Vermittler*innen müssen darauf zu achten, dass Maßnahmen weder teurer noch länger als nötig sind. Sie müssen dabei jedoch auch die Fähigkeiten der Arbeitssuchenden und die aktuelle Lage auf dem Arbeitsmarkt berücksichtigen. Konkrete Bewerbungsstellen, kann der Vermittler Stein jedoch nicht nennen. Er bietet ihm an, sich darüber mit seinen Kolleg*innen zu beraten- die seine Einschätzung teilen. Stein stellt daraufhin einen schriftlichen Antrag, erhält jedoch einen Ablehnungsbescheid. Auch seinen Widerspruch lehnt die Widerspruchsstelle der BA ab und bestätigt die Entscheidung des Arbeitsvermittlers.
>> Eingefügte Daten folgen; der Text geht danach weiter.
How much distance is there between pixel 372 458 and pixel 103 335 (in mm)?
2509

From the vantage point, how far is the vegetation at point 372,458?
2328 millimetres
Eine Bekannte Steins, die bei der Bundesagentur für Arbeit tätig ist, stellt später fest: Die Stellungnahme des Vermittlers weist grobe Formfehler auf. Er habe die Absage Steins an den Autohändler falsch wiedergegeben: Während Stein die Stelle ablehnte, weil ihm vier Stunden tägliche Zugfahrt ohne Firmenwagen nicht zumutbar erschienen, schrieb der Vermittler lediglich, die Entfernung sei ihm „zu weit“ gewesen.
Der einzige verbleibende Weg wäre eine Klage vor dem Sozialgericht gewesen – doch die Frist dafür ist längst verstrichen. „Ich war einfach verunsichert“, sagt Stein, „Es fühlt sich an, als würde jede Entscheidung willkürlich getroffen. Der eine Sachbearbeiter lehnt den Antrag kategorisch ab, während ein anderer ihn vermutlich durchgewunken hätte. Mir wurde so viel geraten, um den Widerspruch durchzubekommen- doch nichts hat funktioniert. Irgendwann verliert man den Mut.“
Seit Februar absolviert er nun eine Weiterbildung zum Mitarbeiter in der öffentlichen Verwaltung. Diese ist 10.000 Euro günstiger als die ursprünglich von ihm angestrebte Fortbildung zum Triebwagenführer.